Last update May 29, 2021

中英語の文法 (3)

動詞の変化

中英語期の動詞の活用は、古英語の活用にくらべるとかなり単純化されています。古英語で区別していた「直接法」、「接続法」、「命令法」といった「法」(mood) も存在していましたが、語尾変化はかなり単純化され、「命令法」はほとんど他と区別がつかないようになっていたようです。また、「接続法」も「活用」とは言えないほど単純化されています。

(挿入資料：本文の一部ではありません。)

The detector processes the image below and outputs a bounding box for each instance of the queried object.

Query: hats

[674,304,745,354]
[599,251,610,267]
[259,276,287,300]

下記の表は、「強い動詞」(strong verb) である singen (「歌う」)、「弱い動詞」(weak verb) である baþen (「入浴させる・する」)の活用です。中期英語では方言によるバラツキもありましたので、あくまでも「一例」ということであげています。

時制・法 人称代名詞 singen baþen
不定詞 singen baþen
直接法現在 singe baþe
あなた singest baþest
彼/彼女/それ singeþ baþeþ
複数人称 singen baþen
直接法過去 sang baþede
あなた songest baþedest
彼/彼女/それ sang baþede
複数人称 songen baþeden
接続法現在 singe baþe
あなた singe baþe
彼/彼女/それ singe baþe
複数人称 singen baþen
接続法過去 songen baþede
あなた songen baþede
彼/彼女/それ songen baþede
複数人称 songen baþeden
現在分詞 singende baþende
過去分詞 ȝesungen baþede

ところで、baþen の 「þ」の文字は、現代の「th」の発音になります。こうしてみると、不規則動詞の sing の過去形は sang、過去分詞は sung、そして規則動詞の過去・過去分詞は bathe, bathed, bathed のように -ed の語尾をつけるという現代の形に近づいてきているような印象を受けますね。